As I warned earlier, it would be easy for any Christian adult to say, "Well, the fact of the matter is, God did not expect that of you, so the point is moot." No, it really is not moot. For as much as I am better informed on the issue now, I have to see that such situations can come up again. My conscience can be ill-informed on an intellectual level. But if the Mortal and Venial sin distinction is made tightly, then I am in a catch 22. Anything that has an argument for being right, I must do without hesitation. Not to do so would be to risk having an evil intention. For some, this idea sounds far-fetched. But I had too much experience trying to apply such teaching while I took it seriously to think it is. While it is often true that the spirit is willing and the flesh is weak, sometimes what we think is the spirit is stupid and the flesh too smart to listen.

I'll have much more to say on this subject, both searching the Scriptures and searching the Confessions. But I want to leave my readers with one thing here. The idea that an individual Christian should be able to draw a fine distinction between carnal security and Christian confidence is a fantasy. When someone enters into a conundrum like I did, there is no confidence. It has been killed. Worse yet, repentance looks futile. Why? Because such teaching tells the person that their faith, during their disobedience, was a sham faith. But it felt real. If a sham faith could feel real during the disobedience, then perhaps all I've ever had is a sham faith. And I'll never know how to identify a real one.

"Oh, that's easy. By its fruits!" Sorry reader, you aren't really following the argument if you can say that. What fruits? What is to produce them? You won't have confidence in the mercy of God, because that won't avail for you unless you have faith. And without faith, no actions are good. So you have to have those fruits in order to know you have true faith, but you have to have true faith in order to know those fruits are good. If you've never run into this problem, you're lucky.
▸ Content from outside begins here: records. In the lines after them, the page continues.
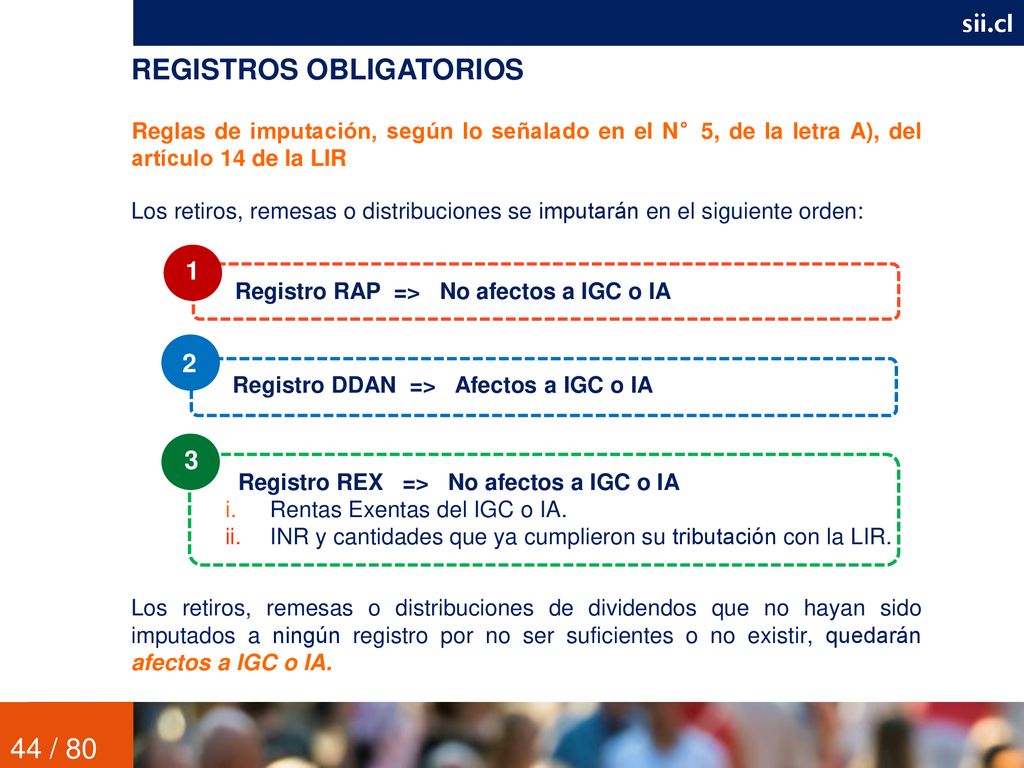 sii.cl

REGISTROS OBLIGATORIOS

Reglas de imputación, según lo señalado en el N° 5, de la letra A), del artículo 14 de la LIR

Los retiros, remesas o distribuciones se imputarán en el siguiente orden:

1

Registro RAP => No afectos a IGC o IA

2

Registro DDAN => Afectos a IGC o IA

3

Registro REX => No afectos a IGC o IA

i. Rentas Exentas del IGC o IA.

ii. INR y cantidades que ya cumplieron su tributación con la LIR.

Los retiros, remesas o distribuciones de dividendos que no hayan sido imputados a ningún registro por no ser suficientes o no existir, quedarán afectos a IGC o IA.

44 / 80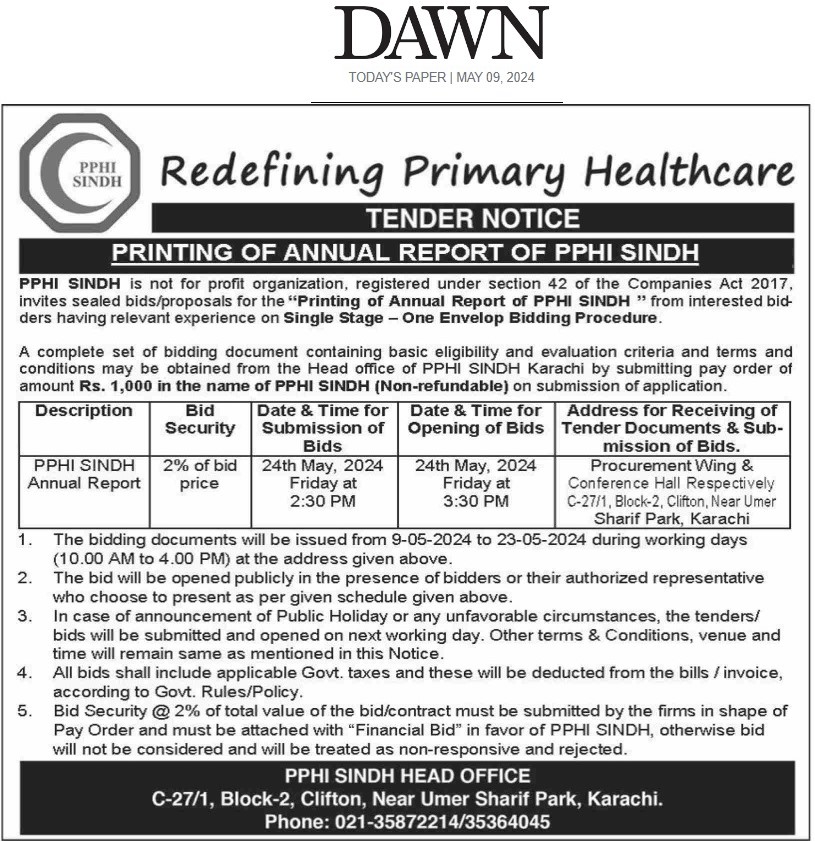 DAWN

TODAY'S PAPER | MAY 09, 2024

PPHI SINDH

Redefining Primary Healthcare

TENDER NOTICE

PRINTING OF ANNUAL REPORT OF PPHI SINDH

PPHI SINDH is not for profit organization, registered under section 42 of the Companies Act 2017, invites sealed bids/proposals for the "Printing of Annual Report of PPHI SINDH " from interested bidders having relevant experience on Single Stage – One Envelop Bidding Procedure.

A complete set of bidding document containing basic eligibility and evaluation criteria and terms and conditions may be obtained from the Head office of PPHI SINDH Karachi by submitting pay order of amount Rs. 1,000 in the name of PPHI SINDH (Non-refundable) on submission of application.

| Description | Bid Security | Date & Time for Submission of Bids | Date & Time for Opening of Bids | Address for Receiving of Tender Documents & Submission of Bids. |
|---|---|---|---|---|
| PPHI SINDH Annual Report | 2% of bid price | 24th May, 2024 Friday at 2:30 PM | 24th May, 2024 Friday at 3:30 PM | Procurement Wing & Conference Hall Respectively C-27/1, Block-2, Clifton, Near Umer Sharif Park, Karachi |

1. The bidding documents will be issued from 9-05-2024 to 23-05-2024 during working days (10.00 AM to 4.00 PM) at the address given above.
2. The bid will be opened publicly in the presence of bidders or their authorized representative who choose to present as per given schedule given above.
3. In case of announcement of Public Holiday or any unfavorable circumstances, the tenders/ bids will be submitted and opened on next working day. Other terms & Conditions, venue and time will remain same as mentioned in this Notice.
4. All bids shall include applicable Govt. taxes and these will be deducted from the bills / invoice, according to Govt. Rules/Policy.
5. Bid Security @ 2% of total value of the bid/contract must be submitted by the firms in shape of Pay Order and must be attached with "Financial Bid" in favor of PPHI SINDH, otherwise bid will not be considered and will be treated as non-responsive and rejected.

PPHI SINDH HEAD OFFICE
C-27/1, Block-2, Clifton, Near Umer Sharif Park, Karachi.
Phone: 021-35872214/35364045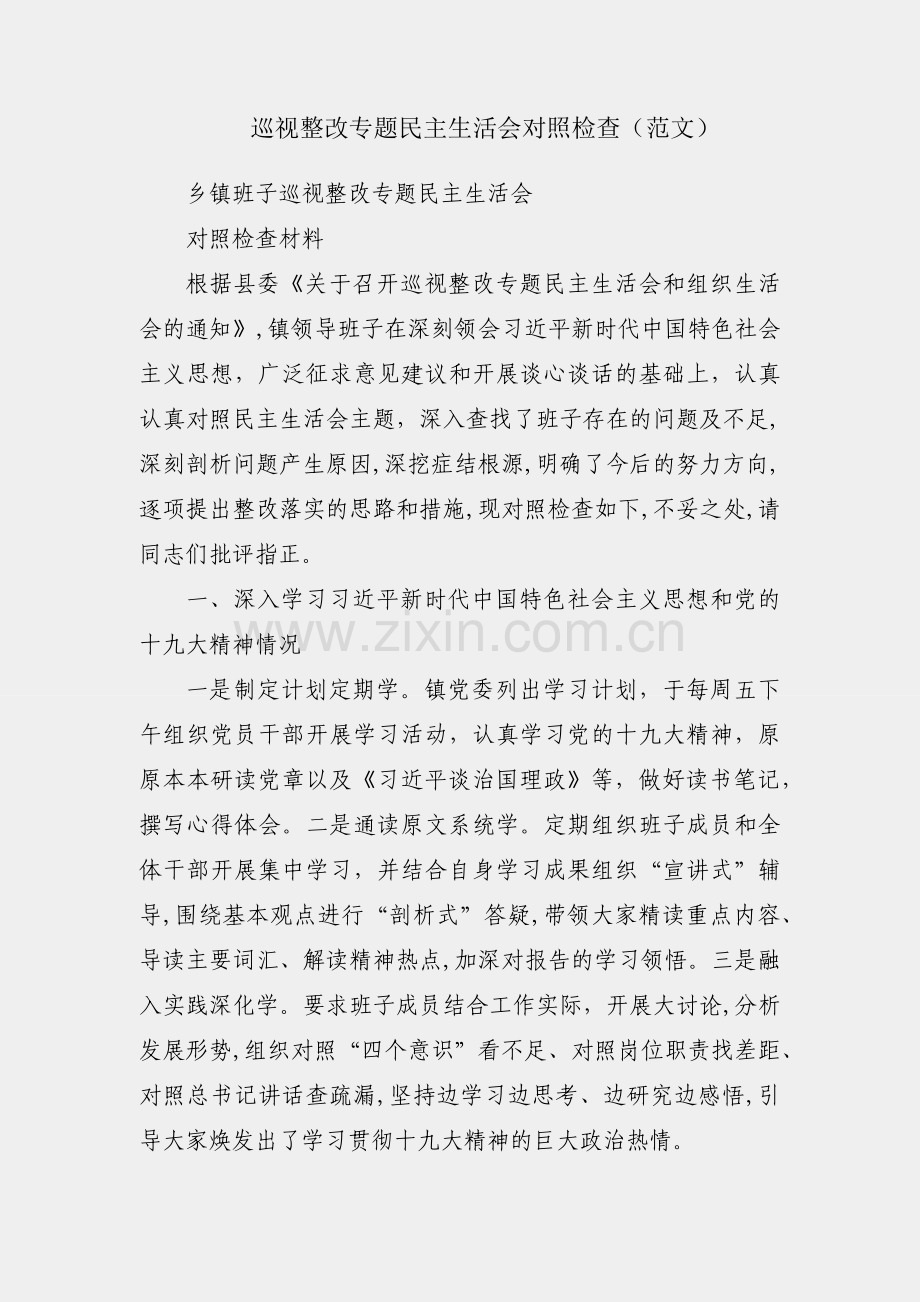 巡视整改专题民主生活会对照检查（范文）

乡镇班子巡视整改专题民主生活会

对照检查材料

根据县委《关于召开巡视整改专题民主生活会和组织生活会的通知》，镇领导班子在深刻领会习近平新时代中国特色社会主义思想，广泛征求意见建议和开展谈心谈话的基础上，认真认真对照民主生活会主题，深入查找了班子存在的问题及不足，深刻剖析问题产生原因，深挖症结根源，明确了今后的努力方向，逐项提出整改落实的思路和措施，现对照检查如下，不妥之处，请同志们批评指正。

一、深入学习习近平新时代中国特色社会主义思想和党的十九大精神情况

www.zixin.com.cn

一是制定计划定期学。镇党委列出学习计划，于每周五下午组织党员干部开展学习活动，认真学习党的十九大精神，原原本本研读党章以及《习近平谈治国理政》等，做好读书笔记，撰写心得体会。二是通读原文系统学。定期组织班子成员和全体干部开展集中学习，并结合自身学习成果组织“宣讲式”辅导，围绕基本观点进行“剖析式”答疑，带领大家精读重点内容、导读主要词汇、解读精神热点，加深对报告的学习领悟。三是融入实践深化学。要求班子成员结合工作实际，开展大讨论，分析发展形势，组织对照“四个意识”看不足、对照岗位职责找差距、对照总书记讲话查疏漏，坚持边学习边思考、边研究边感悟，引导大家焕发出了学习贯彻十九大精神的巨大政治热情。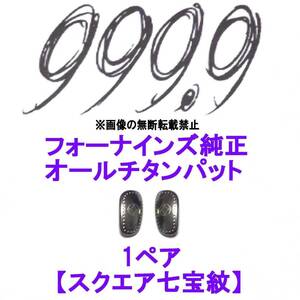 999.9

※画像の無断転載禁止

フォーナインズ純正
オールチタンパット

1ペア
【スクエア七宝紋】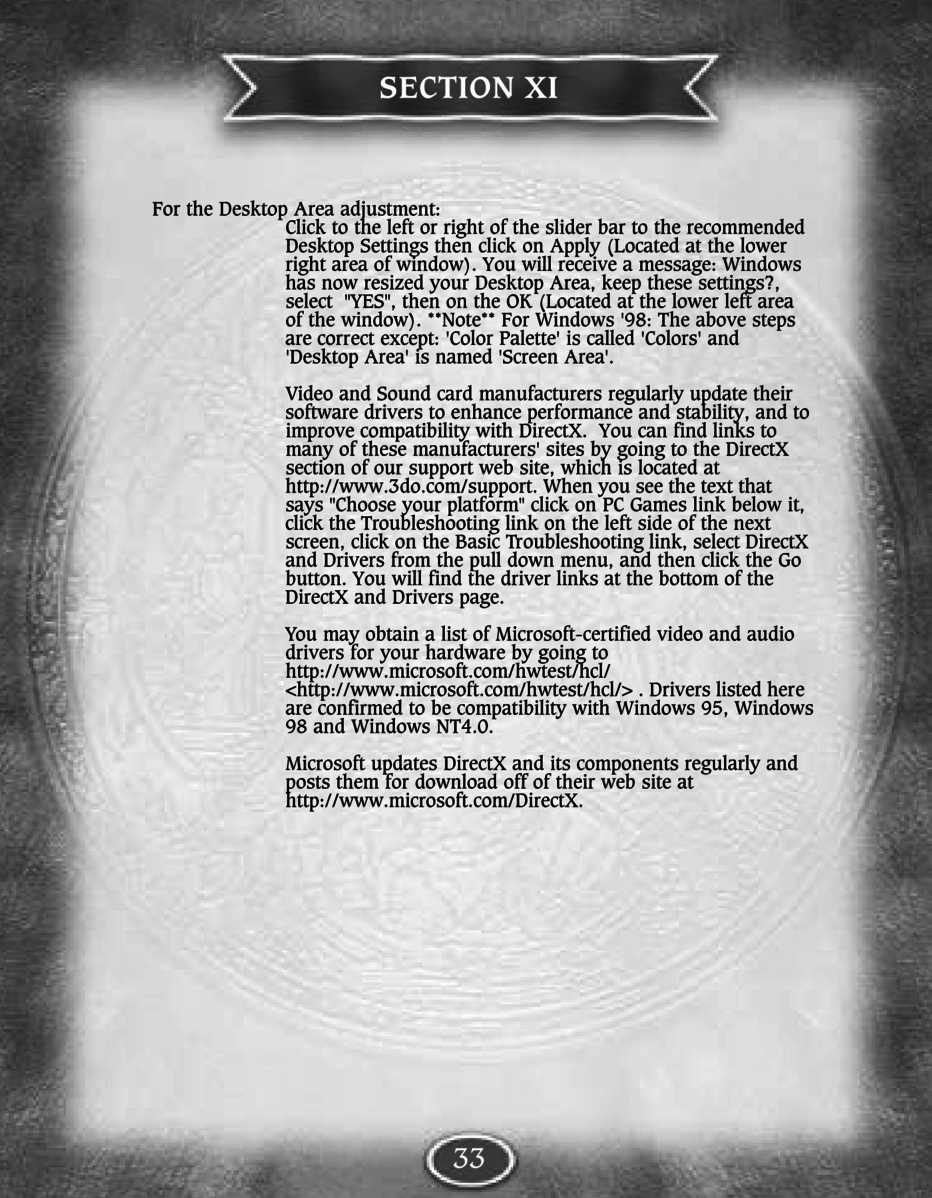 SECTION XI

For the Desktop Area adjustment:
Click to the left or right of the slider bar to the recommended Desktop Settings then click on Apply (Located at the lower right area of window). You will receive a message: Windows has now resized your Desktop Area, keep these settings?, select "YES", then on the OK (Located at the lower left area of the window). **Note** For Windows '98: The above steps are correct except: 'Color Palette' is called 'Colors' and 'Desktop Area' is named 'Screen Area'.

Video and Sound card manufacturers regularly update their software drivers to enhance performance and stability, and to improve compatibility with DirectX. You can find links to many of these manufacturers' sites by going to the DirectX section of our support web site, which is located at http://www.3do.com/support. When you see the text that says "Choose your platform" click on PC Games link below it, click the Troubleshooting link on the left side of the next screen, click on the Basic Troubleshooting link, select DirectX and Drivers from the pull down menu, and then click the Go button. You will find the driver links at the bottom of the DirectX and Drivers page.

You may obtain a list of Microsoft-certified video and audio drivers for your hardware by going to http://www.microsoft.com/hwtest/hcl/ <http://www.microsoft.com/hwtest/hcl/> . Drivers listed here are confirmed to be compatibility with Windows 95, Windows 98 and Windows NT4.0.

Microsoft updates DirectX and its components regularly and posts them for download off of their web site at http://www.microsoft.com/DirectX.

33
The only way out of it is to take faith out of the equation altogether. To trust Christ. And not to ask whether the trust is real or not.

Those who want to get all anxious about whether faith is real or not only know how to kill faith. They can't make it live. If they think they have found a dead faith, they think they can revive it by prescribing good works. If that were true, then the preaching of Moses would be all we really needed.